How to Ensure Useful Data Extraction from a PI Historian System 

Data is an ever-present and growing benchmark in all industries. However, sometimes it may feel like it’s cloaked in mystery. There’s often a question of, why is collecting process data important? You then start to go down the rabbit hole trying to answer…..How do you get data out of your equipment? How do you decide what to collect? After assessing the previous questions, how do you test, and if necessary, validate that all of that data is being collected as expected?

Understanding a holistic approach to data collection and validation from an AVEVA PI Historian System can help provide a high-level, big picture understanding to the importance of process data. With more than 10 years’ experience as a group engineering manager, Matt Martin has a depth of experience with integrating AVEVA PI Systems within sites of various sizes – here’s what I’ve learned:

Why is the Importance of Data Increasing? 

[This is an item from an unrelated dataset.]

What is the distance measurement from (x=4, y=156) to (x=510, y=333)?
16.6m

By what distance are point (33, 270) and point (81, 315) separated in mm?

The “why” question is the easiest one to answer. Everyone can agree that in the era of modern manufacturing, extracting data from your manufacturing processes is critical to a business’s success and ability to grow. This includes every level of production and management:

  • Provides the operator at the plant floor level the ability to adjust and better control the manufacturing process on the fly
  • Allows engineers better insight into trends and behaviors of the overall process to improve designs from both a throughput and efficiency standpoint
  • Produces KPIs (key performance indicators) for managers and executives to assist in their decision making

Having large representative data sets is becoming even more important with the advent of AI and more specifically machine learning. Allowing these technologies access to your systems data helps identify patterns, overall system behavior, and correlations that were previously near impossible for the human eye to uncover. 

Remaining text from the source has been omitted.